La mère ne se démonte pas, elle revient à la charge, répète ses justifications absurdes - il lui a tout raconté !
« Vous n’avez jamais envisagé que votre fils vous mente ? »
Alors le visage de Mme David-Guetta mère se défait. « Je ne veux pas que mon fils se suicide ! »
Quand elle te quitte, tu lui répètes que tu as toute confiance en la probité de ta hiérarchie, qu’il n’y a pas de complot. Elle éructe : “Une enquête est en cours ! Les coupables seront sanctionnés !”
« Bien sûr, vous me l’avez déjà dit, je sais que vous avez écrit au rectorat… »
« Il y a une justice, je veux le croire ! »
En effet, quelques heures plus tard, ta principale vient te demander une attestation - car le rectorat, suite à la plainte de cette maman, effectivement enquête - c’est la procédure en vigueur.

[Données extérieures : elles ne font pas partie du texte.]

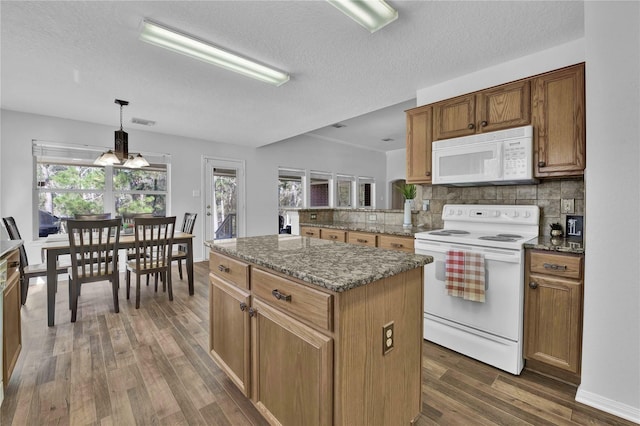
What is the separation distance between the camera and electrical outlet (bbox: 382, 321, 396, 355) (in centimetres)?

Le proviseur supervise collège et lycée. Elle boit. Elle pose de drôles de questions, par exemple, comme tu attends un enfant, elle te demande “êtes-vous heureuse d’être enceinte ?” - quand elle demande cela, tu sais que c’est une vraie question, pas une agression. Les choses lui importent. L’année d’après, alors que tu seras remplaçante ailleurs, elle refera tous les conseils de classe. Avant d’être internée. Quand elle reviendra, on lui donnera un poste dans un établissement difficile.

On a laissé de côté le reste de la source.